GreenSteam is a company that provides software solutions for the marine industry that help reduce fuel usage. Excess fuel usage is both costly and bad for the environment, and vessel operators are obliged to get more green by the International Marine Organization and reduce the CO2 emissions by 50 percent by 2050.

Even though we are not a big company (50 people including business, devs, domain experts, researchers, and data scientists), we have already built several machine learning products over the last 13 years that help some major shipping companies make informed performance optimization decisions.

In this blog post, I want to share our journey to building the MLOps stack. Specifically, how we:
- dealt with code dependencies
- approached testing ML models
- built automated training and evaluation pipelines
- deployed and served our models
- managed to keep human-in-the-loop in MLOps
The new beginning
In 2019, a project team consisting of a data scientist, another machine learning engineer and me, was created. Our job was to build a new machine learning model that would replace some of the ones we used before.
We started like everyone else. We were having endless discussions, creating new notebooks, re-training, comparing the results. It worked for building a prototype, but we needed to organize it better.
As GreenSteam was getting more customers:
- we needed to deal with more and more data,
- we were finding more edge cases where our models were not performing as expected,
- we observed a data drift, and our models were not robust enough to handle it.
Another thing that bothered us was planning for the future. We knew our ML operations needed to grow with the company, and we needed a setup that could handle it. We wanted both a robust model, that would work with different kinds of data that we get from our customers, but also a scalable technological solution.
Sometimes, the best way to move forward is to take a step back, which is exactly what we did.
We’ve decided to start from scratch and rethink our entire machine learning infrastructure and operations.
Step 1: Shared ML codebase
In the beginning, each new idea was a new Jupyter notebook. As we experimented, we had more and more notebooks spread across our laptops. At some point, we started losing track of all the code changes in the notebooks. Merging them to keep some common codebase was a real pain as well.
It was time to extract parts of the shared codebase to a Python package and create a git repository for it. By doing that, we could still experiment with our ideas in the notebooks while version-controlling the part of the codebase that wasn’t changing as quickly. It is also way easier to diff and merge scripts than notebooks.
Step 2: Dealing with dependencies and reproducibility
At this stage, we also noticed issues with reproducibility. While the setup of our laptops was similar, it was not the same.
Using Conda solved some of the problems, but it was a fragile solution. From time to time, someone would install something in their local environment, making it diverge from the environment we all thought we had. It led to small but irritating “it works on my machine” kinds of bugs.
As our model matured, gradually, we were testing it on larger datasets, using more powerful cloud machines, not just our laptops. But when you move from the local environment to the cloud, another problem appears. It is easy to forget about some dependencies, and so having environment configurations that you can trust becomes essential.
“Docker helped us with that, and it was a start of a new era. It enabled us to have a unified, sealed setup, no matter who and where was running it.”

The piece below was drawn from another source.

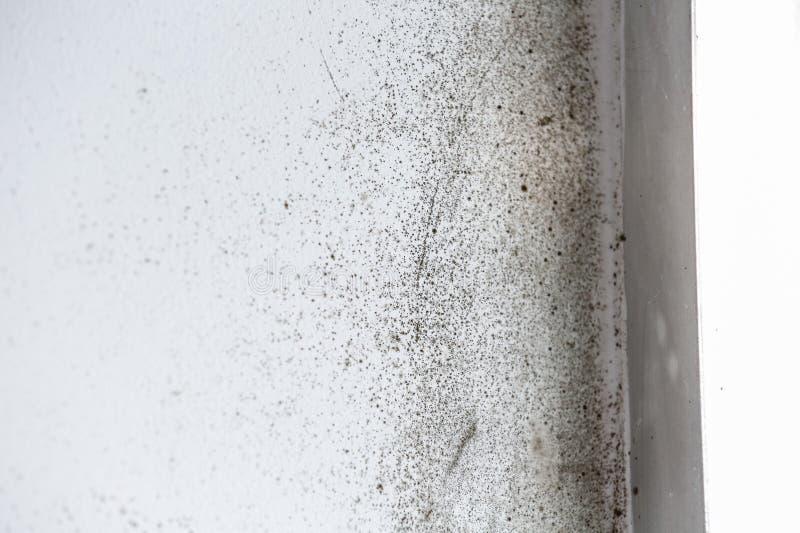 Una pared blanca peligroso mohosa imagen de archivo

Docker helped us with that, and it was a start of a new era. It enabled us to have a unified, sealed setup, no matter who and where was running it. By setup, I mean the codebase, package versions, system dependencies, configs. Everything that you need to set up your environment.
At that point, we could launch Jupyter from inside the container, save the hash of all the code for versioning and generate results. This, together with storing everything in git, greatly improved the reproducibility and traceability of our codebase and model changes.

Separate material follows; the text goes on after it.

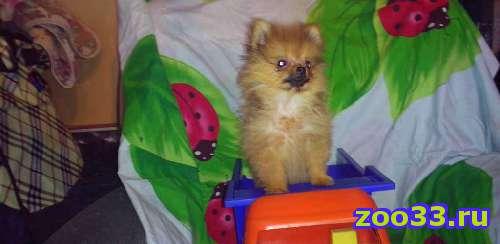Продается щенок померанского шпица (мини девочка - Фото 1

Step 3: How to deal with tests that don’t test
Testing the code was a problem by itself.
From the beginning, we aimed at high test coverage, always using type hints and paying attention to code quality. But with machine learning code, it is not always that simple.
Some parts of the model code were just hard to unit test. For example, to test them correctly, we would need to train the model. Even when you use a small data set, it is pretty long for a unit test.
What else can you do?
We could take the pre-trained model, but with multiple tests, the overhead for initializing it made the test suite slow enough to discourage us from running it frequently.
On top of all that, some of those tests were flaky, failing at random. The reason for that is simple (and hard to fix): you cannot expect the model trained on a small data subsample to behave like the model trained on the entire, real dataset.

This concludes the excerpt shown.